Open MPI logo

Open MPI User's Mailing List Archives

  |   Home   |   Support   |   FAQ   |   all Open MPI User's mailing list

Subject: [OMPI users] bindings not reported and other problems in openmpi-1.7a1r27358
From: Siegmar Gross (Siegmar.Gross_at_[hidden])
Date: 2012-09-23 06:20:11


Hi,

yesterday I installed openmpi-1.7a1r27358 and it has an improved
error message compared to openmpi-1.6.2, but doesn't show process bindings
and has some other problems as well.

"sunpc0" and "linpc0" are equipped with two dual-core processors running
Solaris 10 x86_64 and Linux x86_64 resp. "tyr" is a dual-processor machine
running Solaris 10 Sparc.

tyr fd1026 105 mpiexec -np 2 -host sunpc0 -report-bindings \
  -map-by core -bind-to-core date
Sun Sep 23 11:46:36 CEST 2012
Sun Sep 23 11:46:36 CEST 2012

tyr fd1026 106 mpicc -showme
cc -I/usr/local/openmpi-1.7_64_cc/include -mt -m64
  -L/usr/local/openmpi-1.7_64_cc/lib64 -lmpi -lpicl -lm -lkstat -llgrp
  -lsocket -lnsl -lrt -lm

openmpi-1.6.2 shows process bindings.

tyr fd1026 103 mpiexec -np 2 -host sunpc0 -report-bindings \
  -bycore -bind-to-core date
Sun Sep 23 12:09:06 CEST 2012
[sunpc0:13197] MCW rank 0 bound to socket 0[core 0]: [B .][. .]
[sunpc0:13197] MCW rank 1 bound to socket 0[core 1]: [. B][. .]
Sun Sep 23 12:09:06 CEST 2012

tyr fd1026 104 mpicc -showme
cc -I/usr/local/openmpi-1.6.2_64_cc/include -mt -m64
  -L/usr/local/openmpi-1.6.2_64_cc/lib64 -lmpi -lm -lkstat -llgrp
  -lsocket -lnsl -lrt -lm

On my Linux machine I get a warning.

tyr fd1026 113 mpiexec -np 2 -host linpc0 -report-bindings \
  -map-by core -bind-to-core date
--------------------------------------------------------------------------
WARNING: a request was made to bind a process. While the system
supports binding the process itself, at least one node does NOT
support binding memory to the process location.

  Node: linpc0

This is a warning only; your job will continue, though performance may
be degraded.
--------------------------------------------------------------------------
Sun Sep 23 11:56:04 CEST 2012
Sun Sep 23 11:56:04 CEST 2012

Everything works fine with openmpi-1.6.2.
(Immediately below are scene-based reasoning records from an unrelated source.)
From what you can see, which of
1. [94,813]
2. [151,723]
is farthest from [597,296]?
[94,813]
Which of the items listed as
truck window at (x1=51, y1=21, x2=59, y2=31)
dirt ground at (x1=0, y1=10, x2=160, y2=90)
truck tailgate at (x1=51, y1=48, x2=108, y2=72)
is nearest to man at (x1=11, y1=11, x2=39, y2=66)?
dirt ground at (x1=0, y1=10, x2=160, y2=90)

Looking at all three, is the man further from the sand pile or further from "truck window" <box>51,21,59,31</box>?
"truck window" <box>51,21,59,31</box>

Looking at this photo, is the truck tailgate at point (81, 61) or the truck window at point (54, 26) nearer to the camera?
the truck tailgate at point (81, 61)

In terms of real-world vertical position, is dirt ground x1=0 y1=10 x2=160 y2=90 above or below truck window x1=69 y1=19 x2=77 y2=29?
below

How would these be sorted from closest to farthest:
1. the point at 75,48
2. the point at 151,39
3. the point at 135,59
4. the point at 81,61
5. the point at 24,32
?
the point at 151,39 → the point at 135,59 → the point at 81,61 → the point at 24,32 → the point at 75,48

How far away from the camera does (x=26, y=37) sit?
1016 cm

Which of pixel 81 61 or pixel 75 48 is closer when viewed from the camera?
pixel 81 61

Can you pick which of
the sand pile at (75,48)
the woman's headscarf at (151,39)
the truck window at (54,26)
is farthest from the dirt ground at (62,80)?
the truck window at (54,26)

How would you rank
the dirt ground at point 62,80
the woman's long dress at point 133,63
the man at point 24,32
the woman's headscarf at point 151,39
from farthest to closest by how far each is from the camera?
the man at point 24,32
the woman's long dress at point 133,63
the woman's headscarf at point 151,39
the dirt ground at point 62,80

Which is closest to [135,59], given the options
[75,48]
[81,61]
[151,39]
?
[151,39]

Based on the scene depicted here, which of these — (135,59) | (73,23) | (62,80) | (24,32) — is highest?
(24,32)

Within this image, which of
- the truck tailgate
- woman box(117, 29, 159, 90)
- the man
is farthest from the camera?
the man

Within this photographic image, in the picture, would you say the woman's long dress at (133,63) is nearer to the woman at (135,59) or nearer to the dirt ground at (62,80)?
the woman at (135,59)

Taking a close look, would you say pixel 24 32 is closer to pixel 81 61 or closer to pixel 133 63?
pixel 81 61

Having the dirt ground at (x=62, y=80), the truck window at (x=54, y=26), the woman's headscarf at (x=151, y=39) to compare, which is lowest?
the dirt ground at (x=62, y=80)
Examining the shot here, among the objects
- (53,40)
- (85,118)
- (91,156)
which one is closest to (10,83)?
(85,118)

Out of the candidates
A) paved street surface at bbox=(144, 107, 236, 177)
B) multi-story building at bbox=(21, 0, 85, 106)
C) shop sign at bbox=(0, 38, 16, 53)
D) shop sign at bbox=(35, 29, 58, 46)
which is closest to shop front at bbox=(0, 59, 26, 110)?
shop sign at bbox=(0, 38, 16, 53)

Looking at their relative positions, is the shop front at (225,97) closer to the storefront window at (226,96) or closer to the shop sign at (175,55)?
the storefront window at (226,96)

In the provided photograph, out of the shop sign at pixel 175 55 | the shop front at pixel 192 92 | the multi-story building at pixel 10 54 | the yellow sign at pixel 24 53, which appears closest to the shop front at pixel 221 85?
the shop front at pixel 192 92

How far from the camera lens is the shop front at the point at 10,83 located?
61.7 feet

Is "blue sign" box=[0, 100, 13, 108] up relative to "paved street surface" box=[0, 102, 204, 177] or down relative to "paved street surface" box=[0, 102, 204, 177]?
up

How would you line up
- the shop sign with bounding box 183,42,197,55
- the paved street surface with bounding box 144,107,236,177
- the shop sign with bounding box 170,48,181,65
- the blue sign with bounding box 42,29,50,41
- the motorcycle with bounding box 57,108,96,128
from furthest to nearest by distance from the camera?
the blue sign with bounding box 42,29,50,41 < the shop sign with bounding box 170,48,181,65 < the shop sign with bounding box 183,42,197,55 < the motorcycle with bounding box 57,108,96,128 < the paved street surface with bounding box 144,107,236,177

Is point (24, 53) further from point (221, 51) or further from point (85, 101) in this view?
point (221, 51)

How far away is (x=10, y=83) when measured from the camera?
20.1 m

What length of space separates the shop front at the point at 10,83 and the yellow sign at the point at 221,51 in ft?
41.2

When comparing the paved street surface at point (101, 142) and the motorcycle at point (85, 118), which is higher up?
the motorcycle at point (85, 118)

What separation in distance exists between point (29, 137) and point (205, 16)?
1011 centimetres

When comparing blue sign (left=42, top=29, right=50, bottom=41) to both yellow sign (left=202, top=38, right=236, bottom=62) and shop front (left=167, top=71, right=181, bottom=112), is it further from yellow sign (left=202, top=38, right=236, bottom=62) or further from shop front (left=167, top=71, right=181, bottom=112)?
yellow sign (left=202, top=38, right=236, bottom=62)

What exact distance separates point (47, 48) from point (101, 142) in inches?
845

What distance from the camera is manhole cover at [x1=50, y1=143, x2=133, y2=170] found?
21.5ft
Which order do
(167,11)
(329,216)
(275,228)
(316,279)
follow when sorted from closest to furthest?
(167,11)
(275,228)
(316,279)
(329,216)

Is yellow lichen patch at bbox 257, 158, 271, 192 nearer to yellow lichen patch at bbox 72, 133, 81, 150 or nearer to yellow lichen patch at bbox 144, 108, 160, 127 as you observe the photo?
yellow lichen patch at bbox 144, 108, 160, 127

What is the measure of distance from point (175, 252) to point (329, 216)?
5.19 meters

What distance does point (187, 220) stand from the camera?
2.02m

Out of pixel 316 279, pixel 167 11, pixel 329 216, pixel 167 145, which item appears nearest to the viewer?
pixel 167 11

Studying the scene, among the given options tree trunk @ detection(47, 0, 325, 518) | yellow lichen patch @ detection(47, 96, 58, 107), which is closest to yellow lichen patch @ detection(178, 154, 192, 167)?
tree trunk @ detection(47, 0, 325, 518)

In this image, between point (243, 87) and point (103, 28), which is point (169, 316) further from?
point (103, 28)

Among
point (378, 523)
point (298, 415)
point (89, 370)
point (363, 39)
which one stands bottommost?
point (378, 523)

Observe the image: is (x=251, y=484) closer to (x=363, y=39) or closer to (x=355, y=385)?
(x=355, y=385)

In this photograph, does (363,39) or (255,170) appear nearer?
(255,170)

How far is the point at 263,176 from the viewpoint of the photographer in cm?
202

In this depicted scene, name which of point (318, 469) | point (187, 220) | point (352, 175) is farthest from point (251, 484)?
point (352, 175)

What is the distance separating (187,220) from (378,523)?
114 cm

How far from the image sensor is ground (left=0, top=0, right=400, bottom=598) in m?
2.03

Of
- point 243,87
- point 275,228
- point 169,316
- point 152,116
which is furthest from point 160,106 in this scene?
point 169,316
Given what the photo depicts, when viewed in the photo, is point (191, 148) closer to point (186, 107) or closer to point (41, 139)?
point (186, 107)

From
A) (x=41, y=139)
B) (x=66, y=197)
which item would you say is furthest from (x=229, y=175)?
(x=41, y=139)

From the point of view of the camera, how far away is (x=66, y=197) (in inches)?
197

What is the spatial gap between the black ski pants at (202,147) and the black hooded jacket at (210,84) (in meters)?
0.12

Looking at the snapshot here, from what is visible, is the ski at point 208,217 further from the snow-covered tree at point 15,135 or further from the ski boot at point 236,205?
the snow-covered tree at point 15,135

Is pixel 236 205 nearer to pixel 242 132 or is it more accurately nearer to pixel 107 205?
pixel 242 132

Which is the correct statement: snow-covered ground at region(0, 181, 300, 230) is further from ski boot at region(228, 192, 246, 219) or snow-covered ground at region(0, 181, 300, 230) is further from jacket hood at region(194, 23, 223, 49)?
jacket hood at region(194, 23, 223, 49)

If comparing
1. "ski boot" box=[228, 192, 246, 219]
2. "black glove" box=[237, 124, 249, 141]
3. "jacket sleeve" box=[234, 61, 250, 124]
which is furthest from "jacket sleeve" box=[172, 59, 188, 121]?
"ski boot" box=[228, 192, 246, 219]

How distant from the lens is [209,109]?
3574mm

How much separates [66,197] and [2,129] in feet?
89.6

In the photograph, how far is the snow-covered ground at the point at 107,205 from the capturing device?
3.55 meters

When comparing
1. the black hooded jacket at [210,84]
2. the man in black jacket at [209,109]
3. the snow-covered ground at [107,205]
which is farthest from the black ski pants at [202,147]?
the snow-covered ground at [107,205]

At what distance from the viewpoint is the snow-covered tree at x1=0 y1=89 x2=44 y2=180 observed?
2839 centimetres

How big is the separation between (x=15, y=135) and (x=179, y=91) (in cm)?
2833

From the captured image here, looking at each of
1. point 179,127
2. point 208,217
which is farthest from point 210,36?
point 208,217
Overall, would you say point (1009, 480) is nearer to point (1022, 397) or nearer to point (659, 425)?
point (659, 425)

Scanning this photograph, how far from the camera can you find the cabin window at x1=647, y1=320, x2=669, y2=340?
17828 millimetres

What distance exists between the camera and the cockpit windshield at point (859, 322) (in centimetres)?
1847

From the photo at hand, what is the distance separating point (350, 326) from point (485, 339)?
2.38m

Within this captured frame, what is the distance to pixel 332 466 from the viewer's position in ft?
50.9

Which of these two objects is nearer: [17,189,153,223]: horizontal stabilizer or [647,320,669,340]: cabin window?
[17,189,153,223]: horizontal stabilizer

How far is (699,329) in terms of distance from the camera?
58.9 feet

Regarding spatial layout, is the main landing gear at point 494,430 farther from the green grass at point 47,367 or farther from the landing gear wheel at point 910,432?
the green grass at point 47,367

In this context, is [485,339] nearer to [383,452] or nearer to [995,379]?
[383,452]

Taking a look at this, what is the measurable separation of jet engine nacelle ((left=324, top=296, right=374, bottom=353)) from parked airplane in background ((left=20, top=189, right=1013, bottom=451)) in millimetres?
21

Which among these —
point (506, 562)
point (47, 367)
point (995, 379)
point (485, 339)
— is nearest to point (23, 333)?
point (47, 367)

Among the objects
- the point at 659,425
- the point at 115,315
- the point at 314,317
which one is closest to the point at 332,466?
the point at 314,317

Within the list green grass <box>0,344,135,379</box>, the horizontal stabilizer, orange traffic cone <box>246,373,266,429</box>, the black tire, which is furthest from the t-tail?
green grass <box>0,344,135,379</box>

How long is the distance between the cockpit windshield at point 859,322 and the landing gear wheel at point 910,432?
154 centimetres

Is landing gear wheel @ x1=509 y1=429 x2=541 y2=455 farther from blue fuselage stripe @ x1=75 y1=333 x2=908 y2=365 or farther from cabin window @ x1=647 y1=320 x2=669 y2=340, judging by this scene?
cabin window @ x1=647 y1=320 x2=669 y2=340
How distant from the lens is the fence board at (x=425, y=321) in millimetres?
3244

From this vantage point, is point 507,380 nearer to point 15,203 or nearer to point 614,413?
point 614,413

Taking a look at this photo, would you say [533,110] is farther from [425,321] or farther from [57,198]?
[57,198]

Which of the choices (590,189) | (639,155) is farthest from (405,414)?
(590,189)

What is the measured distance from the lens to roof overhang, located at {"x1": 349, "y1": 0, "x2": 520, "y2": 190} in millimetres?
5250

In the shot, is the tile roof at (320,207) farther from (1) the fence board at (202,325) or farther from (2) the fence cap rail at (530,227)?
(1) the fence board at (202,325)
tyr fd1026 106 mpiexec -np 2 -host linpc0 -report-bindings \
  -bycore -bind-to-core date
[linpc0:15808] MCW rank 0 bound to socket 0[core 0]: [B .][. .]
[linpc0:15808] MCW rank 1 bound to socket 0[core 1]: [. B][. .]
Sun Sep 23 12:11:47 CEST 2012
Sun Sep 23 12:11:47 CEST 2012

Om my Solaris Sparc machine I get the following errors.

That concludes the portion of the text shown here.